Given information:
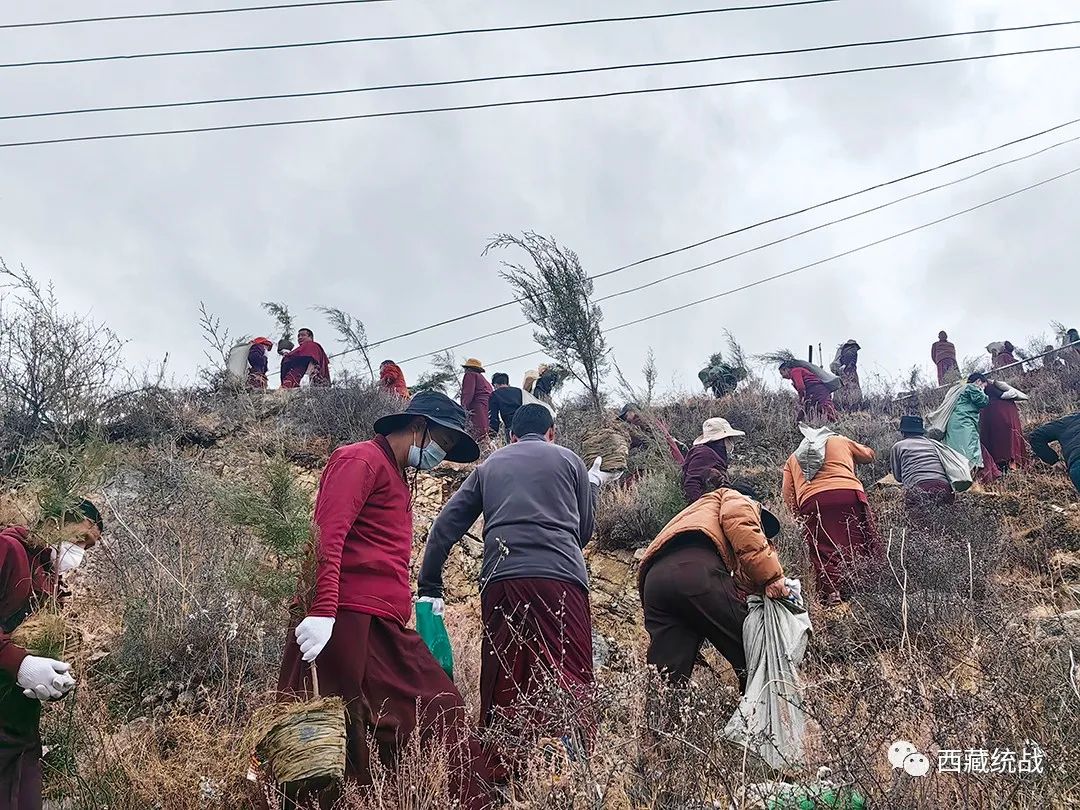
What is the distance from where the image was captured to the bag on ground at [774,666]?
361cm

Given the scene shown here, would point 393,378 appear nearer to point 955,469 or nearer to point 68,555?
point 955,469

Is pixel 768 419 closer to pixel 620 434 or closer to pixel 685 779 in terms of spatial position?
pixel 620 434

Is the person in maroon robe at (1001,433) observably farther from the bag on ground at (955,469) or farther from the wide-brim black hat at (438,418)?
the wide-brim black hat at (438,418)

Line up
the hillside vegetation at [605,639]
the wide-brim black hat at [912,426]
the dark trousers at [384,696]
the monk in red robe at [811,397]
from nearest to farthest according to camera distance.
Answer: the hillside vegetation at [605,639], the dark trousers at [384,696], the wide-brim black hat at [912,426], the monk in red robe at [811,397]

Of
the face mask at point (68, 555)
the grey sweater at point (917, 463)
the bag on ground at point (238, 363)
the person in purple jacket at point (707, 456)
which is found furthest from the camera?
the bag on ground at point (238, 363)

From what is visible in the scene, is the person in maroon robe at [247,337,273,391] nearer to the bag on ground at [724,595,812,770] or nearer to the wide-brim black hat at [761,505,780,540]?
the wide-brim black hat at [761,505,780,540]

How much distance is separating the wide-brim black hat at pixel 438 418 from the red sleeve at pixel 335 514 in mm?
334

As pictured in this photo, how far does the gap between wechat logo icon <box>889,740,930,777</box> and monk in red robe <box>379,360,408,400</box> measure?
448 inches

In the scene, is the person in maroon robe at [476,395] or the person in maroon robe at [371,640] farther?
the person in maroon robe at [476,395]

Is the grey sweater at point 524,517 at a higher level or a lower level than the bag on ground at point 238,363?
lower

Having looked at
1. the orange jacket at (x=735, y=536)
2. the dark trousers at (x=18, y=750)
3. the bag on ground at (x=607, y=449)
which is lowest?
the dark trousers at (x=18, y=750)

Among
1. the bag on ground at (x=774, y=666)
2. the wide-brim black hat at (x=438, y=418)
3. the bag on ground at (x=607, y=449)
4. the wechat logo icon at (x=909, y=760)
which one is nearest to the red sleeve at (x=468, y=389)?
the bag on ground at (x=607, y=449)

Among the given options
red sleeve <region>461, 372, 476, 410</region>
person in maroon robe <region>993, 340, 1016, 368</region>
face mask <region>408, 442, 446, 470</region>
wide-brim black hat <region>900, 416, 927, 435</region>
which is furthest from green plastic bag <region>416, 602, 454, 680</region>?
person in maroon robe <region>993, 340, 1016, 368</region>

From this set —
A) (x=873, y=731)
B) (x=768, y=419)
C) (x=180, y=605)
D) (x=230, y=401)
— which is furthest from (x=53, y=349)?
(x=873, y=731)
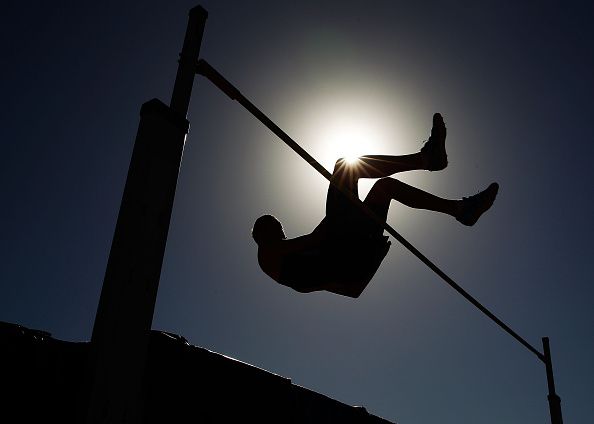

Exercise aim: Reproduce the lines word for word, beginning with the line that contains "Among the given options" and continuing through the end of the lines. Leave the pictures out.

Correct answer:
Among the given options
red sleeve <region>461, 372, 476, 410</region>
person in maroon robe <region>993, 340, 1016, 368</region>
face mask <region>408, 442, 446, 470</region>
wide-brim black hat <region>900, 416, 927, 435</region>
which is furthest from green plastic bag <region>416, 602, 454, 680</region>?
person in maroon robe <region>993, 340, 1016, 368</region>

From this set —
A) (x=873, y=731)
B) (x=768, y=419)
C) (x=180, y=605)
D) (x=230, y=401)
— which is furthest from (x=53, y=349)?
(x=873, y=731)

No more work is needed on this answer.